Finite 4-geodesic-transitive graphs with bounded girth

Abstract

Praeger and the first author in Jin and Praeger (J Combin Theory Ser A 178:105349, 2021) asked the following problem: classify s-geodesic-transitive graphs of girth \(2s-1\) or \(2s-2\), where \(s=4,5,6,7,8\). In this paper, we study the \(s=4\) case, that is, study the family of finite (G, 4)-geodesic-transitive graphs of girth 6 or 7 for some group G of automorphisms. A reduction result on this family of graphs is first given. Let N be a normal subgroup of G which has at least 3 orbits on the vertex set.
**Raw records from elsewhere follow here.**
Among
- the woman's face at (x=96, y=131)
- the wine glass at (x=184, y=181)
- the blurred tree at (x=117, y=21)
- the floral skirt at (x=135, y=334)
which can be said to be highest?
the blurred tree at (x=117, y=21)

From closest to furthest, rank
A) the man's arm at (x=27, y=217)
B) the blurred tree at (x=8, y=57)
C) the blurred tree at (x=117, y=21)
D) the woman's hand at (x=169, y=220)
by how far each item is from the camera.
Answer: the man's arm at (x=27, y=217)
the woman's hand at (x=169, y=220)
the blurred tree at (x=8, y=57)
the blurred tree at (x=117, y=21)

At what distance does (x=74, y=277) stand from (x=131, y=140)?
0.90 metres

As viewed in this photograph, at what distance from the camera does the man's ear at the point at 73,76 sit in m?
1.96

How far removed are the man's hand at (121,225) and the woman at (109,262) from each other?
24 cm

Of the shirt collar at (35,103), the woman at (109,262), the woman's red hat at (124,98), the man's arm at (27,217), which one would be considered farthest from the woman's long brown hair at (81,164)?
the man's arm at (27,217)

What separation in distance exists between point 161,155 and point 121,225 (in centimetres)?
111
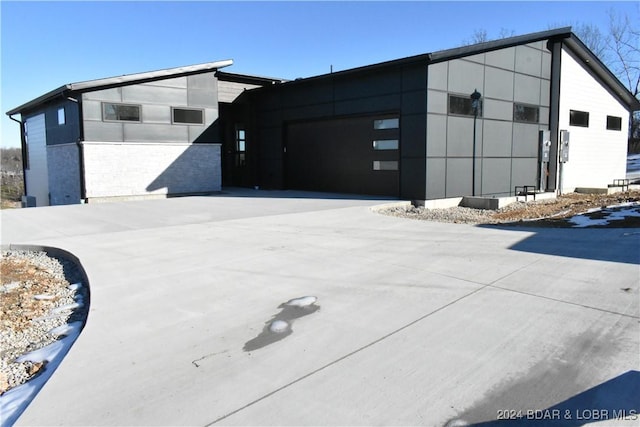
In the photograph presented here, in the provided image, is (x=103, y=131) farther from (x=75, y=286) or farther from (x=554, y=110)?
(x=554, y=110)

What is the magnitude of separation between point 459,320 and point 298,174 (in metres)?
14.6

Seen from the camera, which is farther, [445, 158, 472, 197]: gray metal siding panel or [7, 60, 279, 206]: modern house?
[7, 60, 279, 206]: modern house

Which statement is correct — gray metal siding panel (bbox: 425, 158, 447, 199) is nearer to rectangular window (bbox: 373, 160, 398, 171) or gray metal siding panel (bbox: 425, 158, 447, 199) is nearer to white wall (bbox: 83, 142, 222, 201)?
rectangular window (bbox: 373, 160, 398, 171)

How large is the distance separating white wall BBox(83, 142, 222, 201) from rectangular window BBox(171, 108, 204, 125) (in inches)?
34.3

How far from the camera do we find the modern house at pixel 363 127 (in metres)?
13.9

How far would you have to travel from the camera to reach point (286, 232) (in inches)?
343

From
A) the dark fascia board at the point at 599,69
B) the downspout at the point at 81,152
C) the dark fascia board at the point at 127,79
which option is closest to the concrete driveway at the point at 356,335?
the downspout at the point at 81,152

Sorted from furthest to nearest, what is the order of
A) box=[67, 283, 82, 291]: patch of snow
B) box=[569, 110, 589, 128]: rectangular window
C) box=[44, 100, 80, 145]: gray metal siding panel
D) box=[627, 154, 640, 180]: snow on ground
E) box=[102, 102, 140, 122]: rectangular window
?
box=[627, 154, 640, 180]: snow on ground → box=[569, 110, 589, 128]: rectangular window → box=[44, 100, 80, 145]: gray metal siding panel → box=[102, 102, 140, 122]: rectangular window → box=[67, 283, 82, 291]: patch of snow

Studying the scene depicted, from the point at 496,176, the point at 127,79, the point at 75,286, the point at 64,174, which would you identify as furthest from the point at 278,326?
the point at 64,174

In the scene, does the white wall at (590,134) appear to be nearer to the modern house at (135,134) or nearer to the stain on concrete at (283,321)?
the modern house at (135,134)

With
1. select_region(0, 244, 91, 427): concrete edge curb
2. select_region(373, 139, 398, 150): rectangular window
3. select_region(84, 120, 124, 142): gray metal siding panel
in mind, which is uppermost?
select_region(84, 120, 124, 142): gray metal siding panel

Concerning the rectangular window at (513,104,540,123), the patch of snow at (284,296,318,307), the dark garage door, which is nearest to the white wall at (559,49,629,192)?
the rectangular window at (513,104,540,123)

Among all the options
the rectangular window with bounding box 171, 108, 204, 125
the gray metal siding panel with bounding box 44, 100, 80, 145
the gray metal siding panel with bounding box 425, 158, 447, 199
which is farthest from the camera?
the rectangular window with bounding box 171, 108, 204, 125

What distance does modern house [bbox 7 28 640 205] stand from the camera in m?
13.9
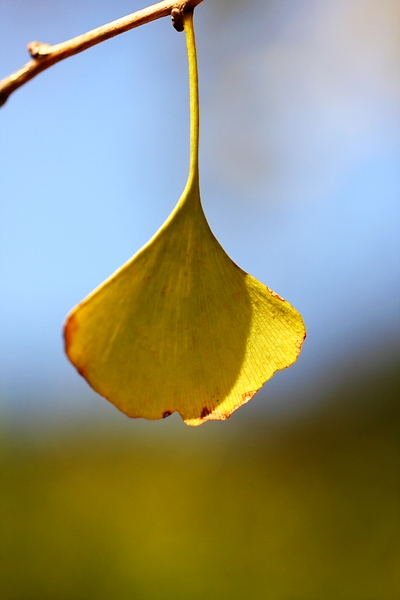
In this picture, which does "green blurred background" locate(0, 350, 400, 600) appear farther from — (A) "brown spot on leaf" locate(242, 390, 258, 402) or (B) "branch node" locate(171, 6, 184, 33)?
(B) "branch node" locate(171, 6, 184, 33)

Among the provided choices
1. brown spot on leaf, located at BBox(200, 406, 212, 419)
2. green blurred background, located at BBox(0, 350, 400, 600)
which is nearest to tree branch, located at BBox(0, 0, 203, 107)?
brown spot on leaf, located at BBox(200, 406, 212, 419)

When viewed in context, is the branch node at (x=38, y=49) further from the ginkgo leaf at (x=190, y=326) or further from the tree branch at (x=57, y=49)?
the ginkgo leaf at (x=190, y=326)

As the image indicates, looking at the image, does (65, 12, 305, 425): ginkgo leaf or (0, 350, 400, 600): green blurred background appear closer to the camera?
(65, 12, 305, 425): ginkgo leaf

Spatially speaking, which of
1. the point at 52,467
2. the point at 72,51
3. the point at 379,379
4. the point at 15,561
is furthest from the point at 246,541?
the point at 72,51

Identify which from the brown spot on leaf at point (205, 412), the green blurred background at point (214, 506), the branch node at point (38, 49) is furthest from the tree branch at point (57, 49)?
the green blurred background at point (214, 506)

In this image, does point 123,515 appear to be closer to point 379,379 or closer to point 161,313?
point 379,379

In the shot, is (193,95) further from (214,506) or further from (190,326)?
(214,506)

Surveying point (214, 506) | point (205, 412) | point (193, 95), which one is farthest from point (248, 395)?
point (214, 506)

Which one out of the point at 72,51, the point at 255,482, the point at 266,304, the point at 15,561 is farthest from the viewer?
the point at 255,482
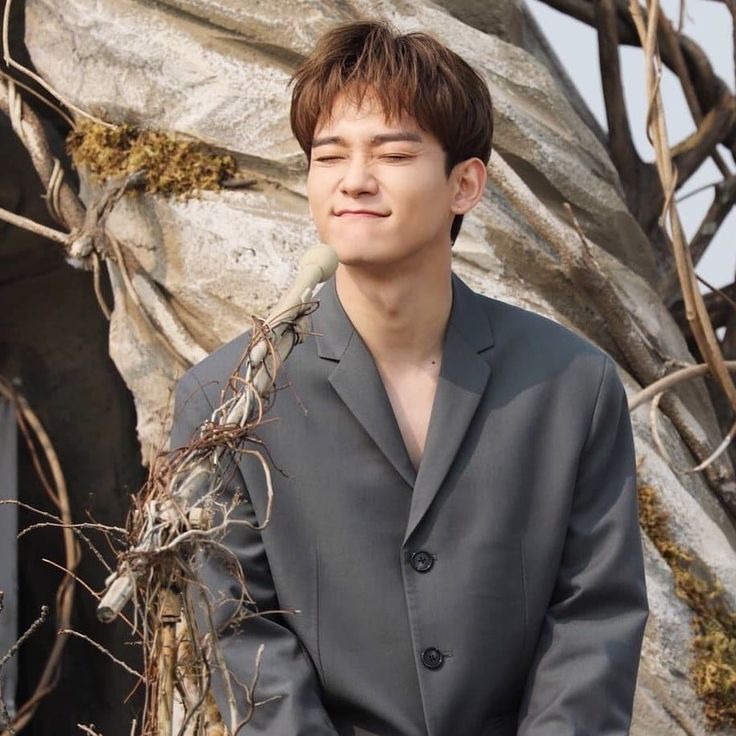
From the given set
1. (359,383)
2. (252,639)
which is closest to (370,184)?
(359,383)

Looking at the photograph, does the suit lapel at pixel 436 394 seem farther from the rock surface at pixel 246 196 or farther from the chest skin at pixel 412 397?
the rock surface at pixel 246 196

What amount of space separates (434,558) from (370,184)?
0.45 metres

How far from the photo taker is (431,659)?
1995 mm

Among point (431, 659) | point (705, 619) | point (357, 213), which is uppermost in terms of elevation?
point (357, 213)

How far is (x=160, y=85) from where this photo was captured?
288 cm

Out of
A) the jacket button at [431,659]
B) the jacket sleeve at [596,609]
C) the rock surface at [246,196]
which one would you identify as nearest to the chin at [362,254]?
the jacket sleeve at [596,609]

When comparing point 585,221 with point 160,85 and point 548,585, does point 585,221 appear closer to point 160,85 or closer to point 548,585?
point 160,85

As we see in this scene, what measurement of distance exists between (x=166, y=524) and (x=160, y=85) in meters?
1.47

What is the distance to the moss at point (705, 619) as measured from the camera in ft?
8.72

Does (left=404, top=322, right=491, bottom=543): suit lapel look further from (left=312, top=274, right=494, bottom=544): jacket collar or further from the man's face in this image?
the man's face

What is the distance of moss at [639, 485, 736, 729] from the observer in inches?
105

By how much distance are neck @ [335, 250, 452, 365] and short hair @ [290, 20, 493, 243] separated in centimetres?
14

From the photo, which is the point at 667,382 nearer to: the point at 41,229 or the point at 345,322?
the point at 345,322

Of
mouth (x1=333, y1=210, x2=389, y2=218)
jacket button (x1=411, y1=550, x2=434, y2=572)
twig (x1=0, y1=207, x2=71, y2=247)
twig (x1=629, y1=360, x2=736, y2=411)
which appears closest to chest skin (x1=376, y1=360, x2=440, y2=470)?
jacket button (x1=411, y1=550, x2=434, y2=572)
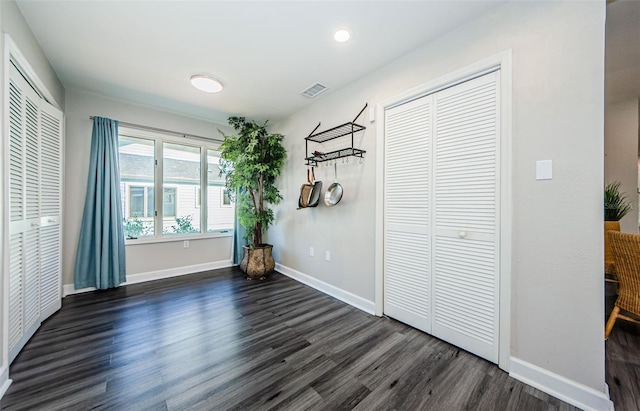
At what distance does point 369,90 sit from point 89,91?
354 cm

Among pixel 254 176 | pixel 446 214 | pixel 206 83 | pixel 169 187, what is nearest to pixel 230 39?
pixel 206 83

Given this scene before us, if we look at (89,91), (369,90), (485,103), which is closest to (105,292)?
(89,91)

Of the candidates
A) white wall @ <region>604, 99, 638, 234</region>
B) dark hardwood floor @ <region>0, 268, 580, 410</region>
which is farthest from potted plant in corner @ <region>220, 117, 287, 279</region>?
white wall @ <region>604, 99, 638, 234</region>

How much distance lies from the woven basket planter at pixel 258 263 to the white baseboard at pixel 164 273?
73 centimetres

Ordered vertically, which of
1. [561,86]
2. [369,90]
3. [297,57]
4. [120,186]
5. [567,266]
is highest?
[297,57]

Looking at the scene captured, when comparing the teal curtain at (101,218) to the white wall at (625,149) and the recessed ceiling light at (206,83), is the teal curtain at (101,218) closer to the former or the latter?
the recessed ceiling light at (206,83)

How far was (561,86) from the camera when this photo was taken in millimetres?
1471

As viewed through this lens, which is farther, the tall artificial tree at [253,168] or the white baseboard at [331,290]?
the tall artificial tree at [253,168]

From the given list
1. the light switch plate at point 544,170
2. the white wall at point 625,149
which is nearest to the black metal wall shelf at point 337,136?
the light switch plate at point 544,170

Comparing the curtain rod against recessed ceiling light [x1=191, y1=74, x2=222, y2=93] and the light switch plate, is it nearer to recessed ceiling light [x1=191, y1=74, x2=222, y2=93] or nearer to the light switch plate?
recessed ceiling light [x1=191, y1=74, x2=222, y2=93]

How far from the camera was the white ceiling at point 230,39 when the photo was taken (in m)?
1.77

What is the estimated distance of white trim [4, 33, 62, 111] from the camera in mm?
1587

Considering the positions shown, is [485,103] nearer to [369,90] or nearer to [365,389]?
[369,90]

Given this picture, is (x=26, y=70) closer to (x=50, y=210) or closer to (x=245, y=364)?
(x=50, y=210)
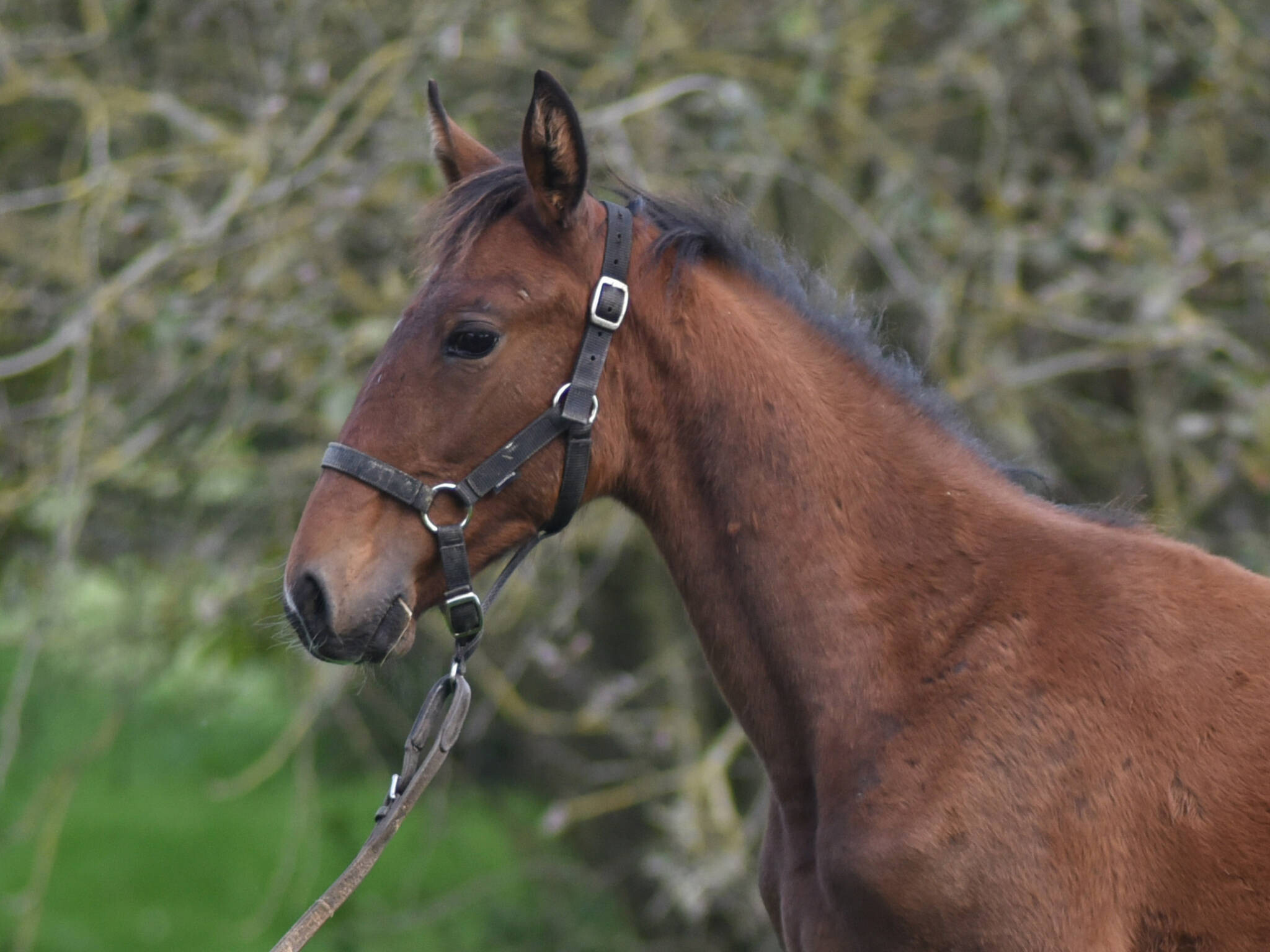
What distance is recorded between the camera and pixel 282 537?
15.4ft

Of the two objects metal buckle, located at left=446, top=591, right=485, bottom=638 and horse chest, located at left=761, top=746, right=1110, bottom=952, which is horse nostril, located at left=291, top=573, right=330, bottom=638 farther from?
horse chest, located at left=761, top=746, right=1110, bottom=952

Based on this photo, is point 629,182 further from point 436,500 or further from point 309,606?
point 309,606

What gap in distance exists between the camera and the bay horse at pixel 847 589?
6.89 feet

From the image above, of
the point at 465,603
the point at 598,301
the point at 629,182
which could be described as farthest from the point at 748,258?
the point at 629,182

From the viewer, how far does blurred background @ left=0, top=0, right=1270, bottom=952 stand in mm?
4371

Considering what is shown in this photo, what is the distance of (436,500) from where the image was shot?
2.29 m

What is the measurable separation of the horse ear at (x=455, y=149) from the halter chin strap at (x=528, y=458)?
38 centimetres

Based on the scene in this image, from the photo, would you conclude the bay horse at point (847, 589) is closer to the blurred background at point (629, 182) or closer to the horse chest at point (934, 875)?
the horse chest at point (934, 875)

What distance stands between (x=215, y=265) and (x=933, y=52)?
303 cm

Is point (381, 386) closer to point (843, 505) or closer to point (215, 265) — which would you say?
point (843, 505)

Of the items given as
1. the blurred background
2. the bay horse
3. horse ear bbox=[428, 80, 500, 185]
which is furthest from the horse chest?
the blurred background

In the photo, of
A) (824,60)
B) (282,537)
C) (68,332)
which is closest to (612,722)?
(282,537)

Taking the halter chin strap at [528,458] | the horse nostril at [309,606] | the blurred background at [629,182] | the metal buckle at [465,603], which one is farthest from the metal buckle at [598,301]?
the blurred background at [629,182]

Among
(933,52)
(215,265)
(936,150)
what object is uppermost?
(933,52)
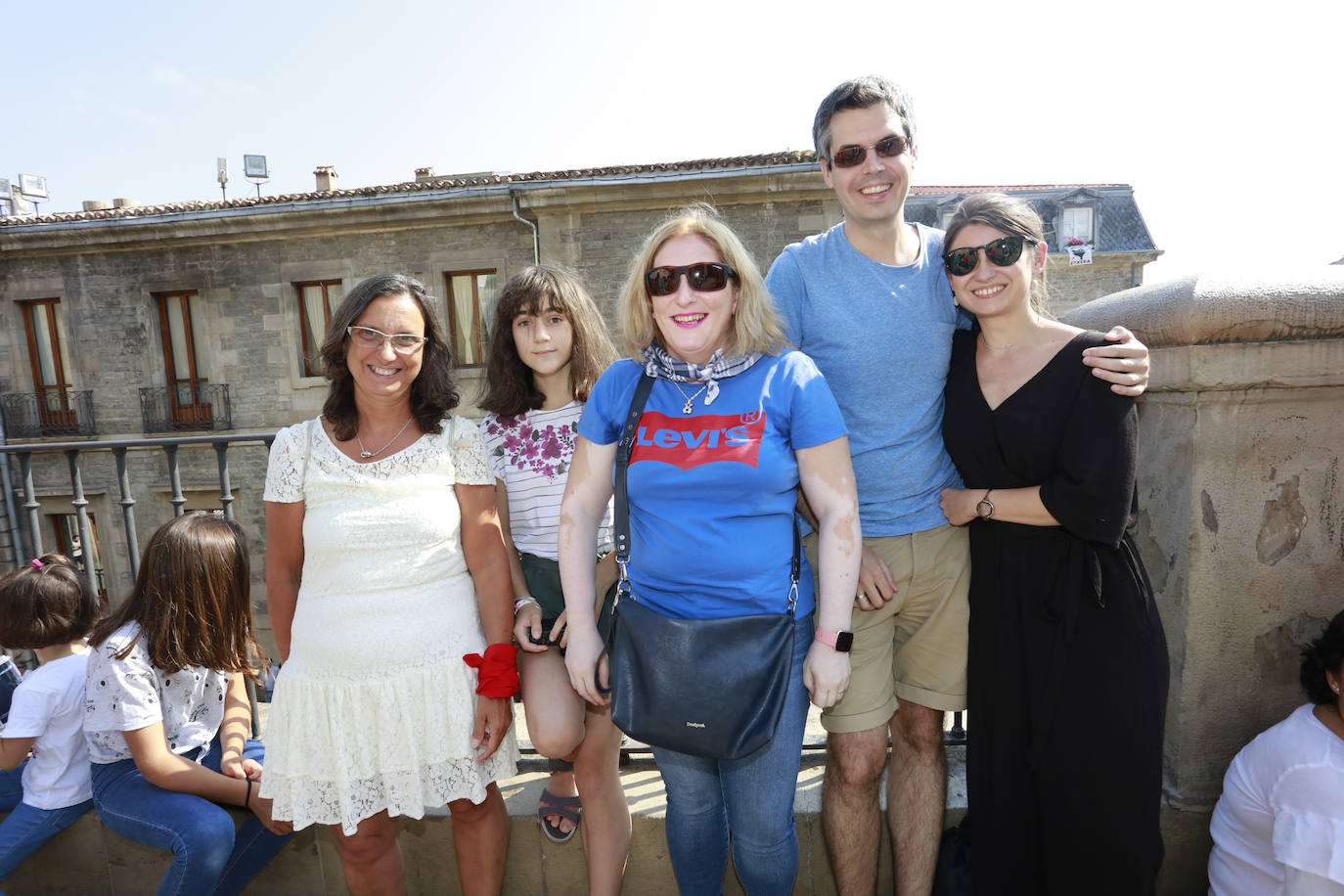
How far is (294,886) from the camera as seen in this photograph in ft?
7.64

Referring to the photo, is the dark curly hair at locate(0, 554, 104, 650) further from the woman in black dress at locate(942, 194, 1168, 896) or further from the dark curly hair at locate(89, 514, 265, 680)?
the woman in black dress at locate(942, 194, 1168, 896)

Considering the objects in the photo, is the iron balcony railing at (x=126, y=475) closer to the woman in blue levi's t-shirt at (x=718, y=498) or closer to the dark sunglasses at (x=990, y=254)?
the woman in blue levi's t-shirt at (x=718, y=498)

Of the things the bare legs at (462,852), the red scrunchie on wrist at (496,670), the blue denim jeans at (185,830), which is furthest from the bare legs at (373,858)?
the red scrunchie on wrist at (496,670)

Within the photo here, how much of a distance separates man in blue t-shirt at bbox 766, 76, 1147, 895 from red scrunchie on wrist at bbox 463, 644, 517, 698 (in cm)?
88

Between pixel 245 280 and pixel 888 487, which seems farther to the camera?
pixel 245 280

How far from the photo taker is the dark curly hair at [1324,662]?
1.75 metres

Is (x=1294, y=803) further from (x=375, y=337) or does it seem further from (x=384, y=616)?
(x=375, y=337)

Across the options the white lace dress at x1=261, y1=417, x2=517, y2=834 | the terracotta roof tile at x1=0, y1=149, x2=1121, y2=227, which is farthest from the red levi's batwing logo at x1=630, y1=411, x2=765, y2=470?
the terracotta roof tile at x1=0, y1=149, x2=1121, y2=227

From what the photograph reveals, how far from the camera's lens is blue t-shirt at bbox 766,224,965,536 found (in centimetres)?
192

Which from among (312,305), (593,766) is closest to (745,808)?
(593,766)

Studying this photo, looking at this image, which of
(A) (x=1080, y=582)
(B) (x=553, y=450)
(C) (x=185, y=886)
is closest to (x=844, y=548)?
(A) (x=1080, y=582)

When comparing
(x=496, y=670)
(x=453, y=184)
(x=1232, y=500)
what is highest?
(x=453, y=184)

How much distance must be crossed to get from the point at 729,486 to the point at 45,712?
231cm

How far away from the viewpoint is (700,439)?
167 centimetres
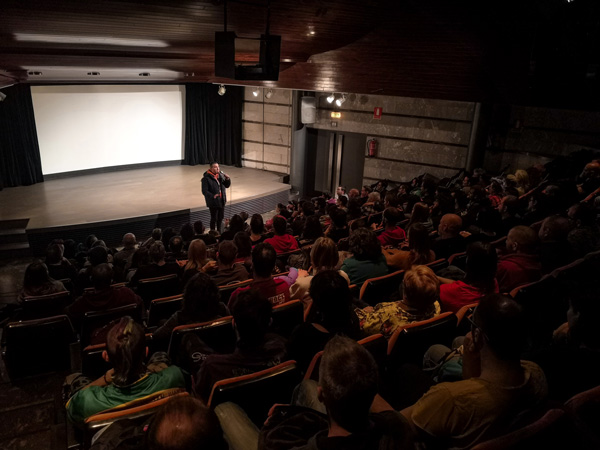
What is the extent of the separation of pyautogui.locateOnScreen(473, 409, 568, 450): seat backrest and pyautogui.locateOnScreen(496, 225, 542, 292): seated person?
188cm

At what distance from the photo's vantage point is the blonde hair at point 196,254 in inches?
159

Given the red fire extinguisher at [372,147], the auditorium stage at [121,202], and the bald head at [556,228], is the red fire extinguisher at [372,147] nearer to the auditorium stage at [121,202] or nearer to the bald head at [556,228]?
the auditorium stage at [121,202]

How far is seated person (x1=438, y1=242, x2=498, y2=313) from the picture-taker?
2.65 m

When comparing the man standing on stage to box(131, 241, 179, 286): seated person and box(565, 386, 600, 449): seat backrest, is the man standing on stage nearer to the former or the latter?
box(131, 241, 179, 286): seated person

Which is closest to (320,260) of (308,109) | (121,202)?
(121,202)

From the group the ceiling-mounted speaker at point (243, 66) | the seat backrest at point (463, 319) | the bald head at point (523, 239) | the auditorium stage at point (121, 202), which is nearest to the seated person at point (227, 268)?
the seat backrest at point (463, 319)

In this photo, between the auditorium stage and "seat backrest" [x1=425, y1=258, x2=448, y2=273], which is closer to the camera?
"seat backrest" [x1=425, y1=258, x2=448, y2=273]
We show that such a graph \(\Gamma \) is a cover of its quotient \(\Gamma _N\) modulo the N-orbits and either \(\Gamma _N\) is (G/N, s)-geodesic-transitive where \(s=\min \{4,\textrm{diam}(\Gamma _N)\}\ge 3\), or \(\Gamma _N\) is a (G/N, 2)-arc-transitive strongly regular graph. Next, using the classification of 2-arc-transitive strongly regular graphs, we determine all the (G, 4)-geodesic-transitive covers \(\Gamma \) when \(\Gamma _N\) is strongly regular.